It is always a breath of fresh air to walk into a movie that you know absolutely nothing about and exit the theater afterward pleasantly surprised. I hadn’t even seen a trailer for Water for Elephants prior to seeing it. All I knew was that it starred that annoying guy from Twilight (Robert Pattinson), the beautiful Reese Witherspoon (How Do You Know) and the extremely intense Christoph Waltz (Inglourious Basterds). Presuming the genre and knowing that Pattinson was the lead, I wasn’t excited for the film. But once Waltz’ character came into play, my presumptions left the house and I couldn’t keep my eyes off the screen.
It’s 1931. Pattinson plays Jacob Jankowski, the educated son of two humble Polish immigrants living the American Dream. Just before taking his final exams preparatory to becoming a Cornell graduate veterinarian, Jacob’s parents are killed in a car accident. Having refinanced the family home and business to give Jacob his unfinished Ivy League education, his parents’ death leaves Jacob with nothing. He literally loses everything but the shirt off his back and hits the road in search of … something. Anything. Set smack dab in the middle of the Great Depression, it wasn’t uncommon for folk low-in-spirit to take to drifting.

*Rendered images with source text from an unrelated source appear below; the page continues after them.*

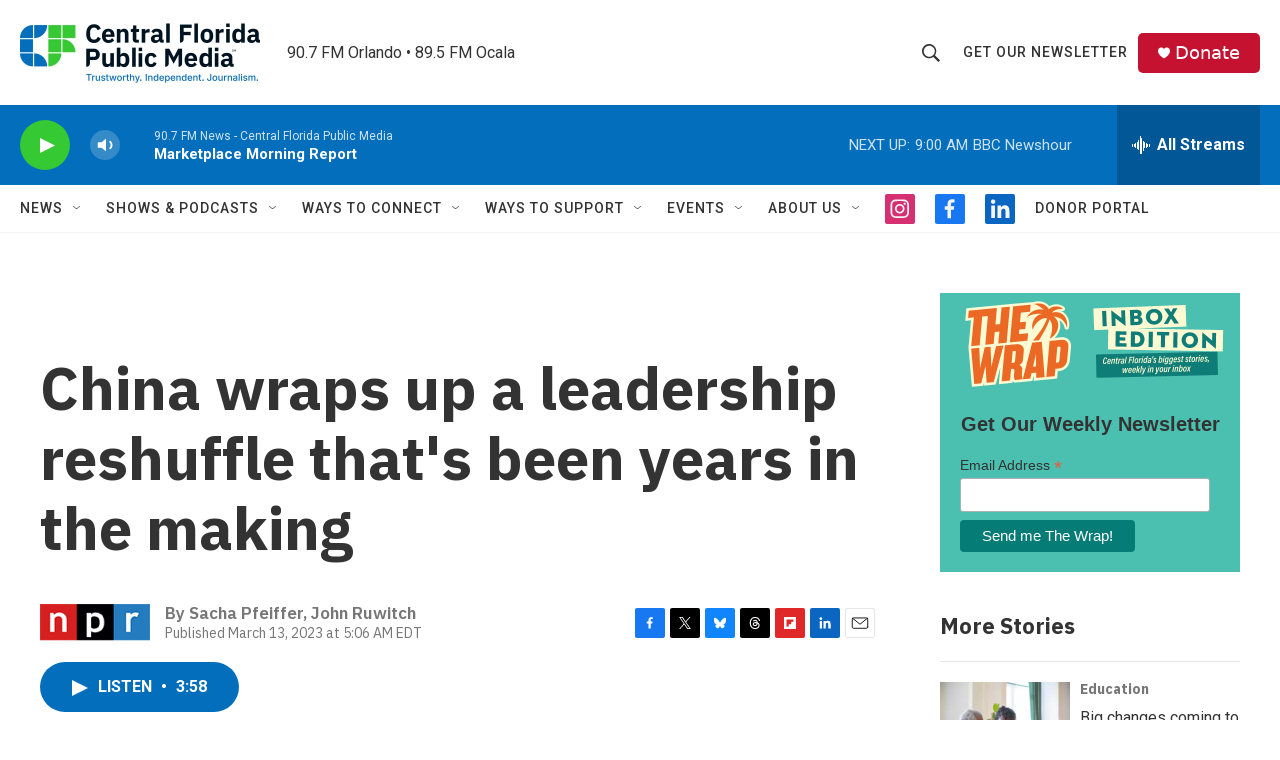

--- FILE ---
content_type: text/html; charset=utf-8
request_url: https://www.google.com/recaptcha/api2/aframe
body_size: 184
content:
<!DOCTYPE HTML><html><head><meta http-equiv="content-type" content="text/html; charset=UTF-8"></head><body><script nonce="iWHwolShJjsxVNPl_7-QNg">/** Anti-fraud and anti-abuse applications only. See google.com/recaptcha */ try{var clients={'sodar':'https://pagead2.googlesyndication.com/pagead/sodar?'};window.addEventListener("message",function(a){try{if(a.source===window.parent){var b=JSON.parse(a.data);var c=clients[b['id']];if(c){var d=document.createElement('img');d.src=c+b['params']+'&rc='+(localStorage.getItem("rc::a")?sessionStorage.getItem("rc::b"):"");window.document.body.appendChild(d);sessionStorage.setItem("rc::e",parseInt(sessionStorage.getItem("rc::e")||0)+1);localStorage.setItem("rc::h",'1769435669946');}}}catch(b){}});window.parent.postMessage("_grecaptcha_ready", "*");}catch(b){}</script></body></html>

With tattered shoes and nothing to lose, Jacob hops on the first train to come down the tracks. To his advantage, he climbs into the only boxcar of traveling circus folk that holds a man of honor and integrity, nicknamed Camel. Feeling for the broken youngster, Camel gives Jacob a one-day trial job at their next performance stop to see if Jacob has any work ethic. Trying to escape the memory of his shattered past, Jacob works hard and proves himself, earning Camel’s recommendation to the boss, August (Waltz).
Feeling that Jacob is nothing more than a leeching freeloader, August’s initial decision is to toss Jacob off the train. But after learning of Jacob’s education and talent as a veterinarian, August decides to keep him aboard and give him the duty of bringing their star attraction horse back to good health. While working his newly appointed profession, Jacob meets August’s wife and star performer Marlena (Witherspoon). From this point on, an unpredictable and intense dynamic unfolds between the three of them. Jacob and Marlena feel an instant attraction to one another, but know that an affair would be wrong. Although they deny their carnal desires, they naturally flirt with one another, even if just through a simple glance.

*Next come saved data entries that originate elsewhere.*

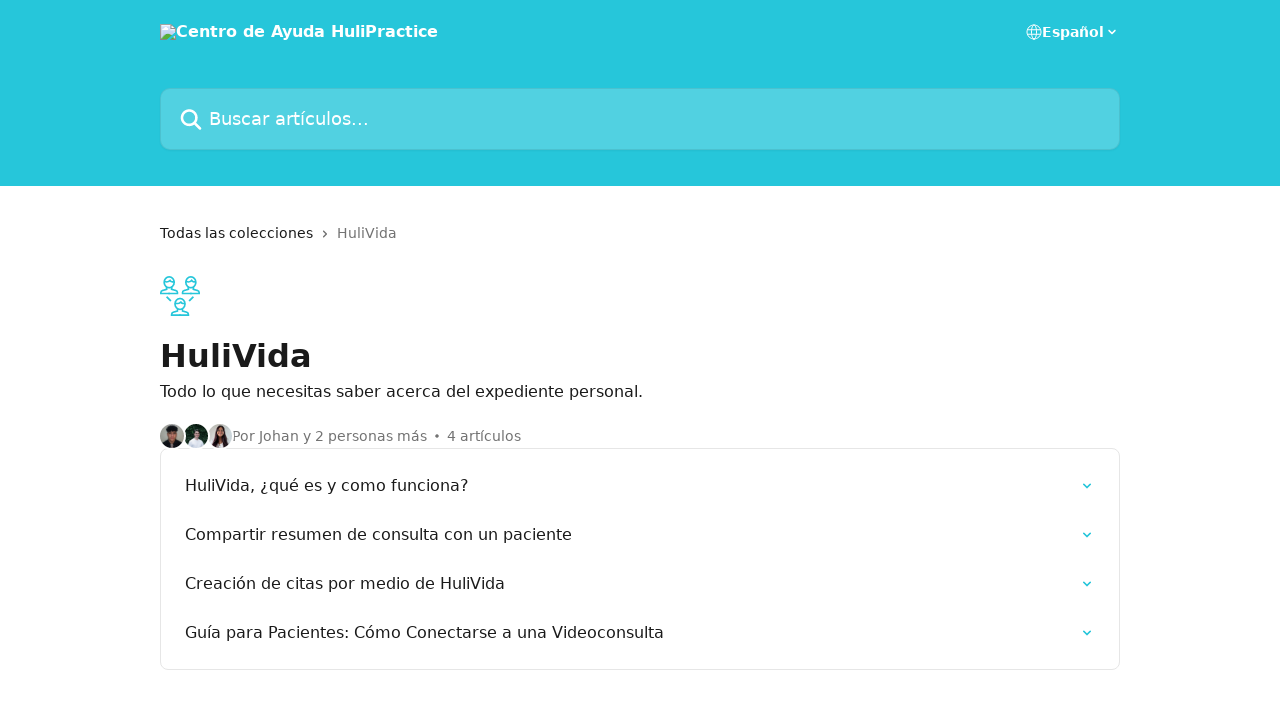

--- FILE ---
content_type: image/svg+xml
request_url: https://intercom.help/hulipractice/assets/svg/icon:user-group/26c6da
body_size: -463
content:
<svg xmlns="http://www.w3.org/2000/svg" viewBox="0 0 48 48" style="stroke: #26c6da;">
  <g stroke-width="2" fill="none" fill-rule="evenodd">
    <path d="M8 13.188V16l-5.078 1.45C1.865 17.754 1 18.9 1 20v1h11"/>
    <path d="M14 13.188V16l5.076 1.45C20.136 17.754 21 18.9 21 20v1H10"/>
    <path d="M17 7.543c0 3.612-2.688 6.542-6 6.542-3.315 0-6-2.93-6-6.543C5 3.93 7.685 1 11 1c3.312 0 6 2.93 6 6.543z"/>
    <path d="M16.938 6.396c-1 1-3.86.952-4.937-1.056-2 2-5.25 2-6.864.86M34 13.188V16l-5.078 1.45C27.865 17.754 27 18.9 27 20v1h11"/>
    <path d="M40 13.188V16l5.076 1.45C46.136 17.754 47 18.9 47 20v1H36"/>
    <path d="M43 7.543c0 3.612-2.688 6.542-6 6.542-3.315 0-6-2.93-6-6.543C31 3.93 33.685 1 37 1c3.312 0 6 2.93 6 6.543z"/>
    <path d="M42.906 6.39c-1 1-3.828.958-4.906-1.05-2 2-5.25 2-6.868.86M21 39.21V42l-5.078 1.45C14.865 43.75 14 44.9 14 46v1h11"/>
    <path d="M27 39.188V42l5.076 1.45C33.136 43.752 34 44.9 34 46v1H23"/>
    <path d="M30 33.542c0 3.614-2.688 6.544-6 6.544-3.315 0-6-2.93-6-6.544C18 29.93 20.685 27 24 27c3.312 0 6 2.93 6 6.542z"/>
    <path d="M29.906 32.34c-1 1-3.828 1.008-4.906-1-2 2-5.25 2-6.868.86M8 25l5 5m27-5l-5 5"/>
  </g>
</svg>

August is pretty much crazy. You never know what he is going to do next. In one scene he is friendly, but two seconds later you realize that his friendliness was really an intimidating act to mentally rattle his subject. He is the boss. He is in control. If anyone gets in his way, he will end them. He is intelligent and aware. Perhaps suffering from an extreme bipolar disorder, he could snap into a violent outburst at any moment. You can never understand nor presume anything about August because it is absolutely impossible to read him.
In the second third of the film, August loses his star attraction horse. Knowing that the loss will kill their attendance and profits, he buys an old elephant named Rosie and puts Jacob in charge of training her to work with Marlena. Rosie becomes another one of August’s possessions. When she proves to hardly be trainable, August loses it and repeatedly gashes Rosie’s side with a bull hook. If August freaks out and overreacts in such a manner when an 8-ton animal defies him, imagine what he will do if he suspects his wife and employee are falling for one another.
Despite lacking romantic chemistry, Pattinson and Witherspoon are just fine as the forbidden lovers. Water for Elephants is easily Pattinson’s best work to date. As always, Witherspoon is adorable, but Waltz is the actor to credit for the enthralling tension to come. Had any other actor been cast as August, the tension would have been lost and Water for Elephants would be unwatchable.
In a moderately cliched movie whose tone resembles the all-too-familiar forbidden love stories of Romeo and Juliet and Moulin Rouge, it is the character-driven tension that allows Water for Elephants to rise and shine.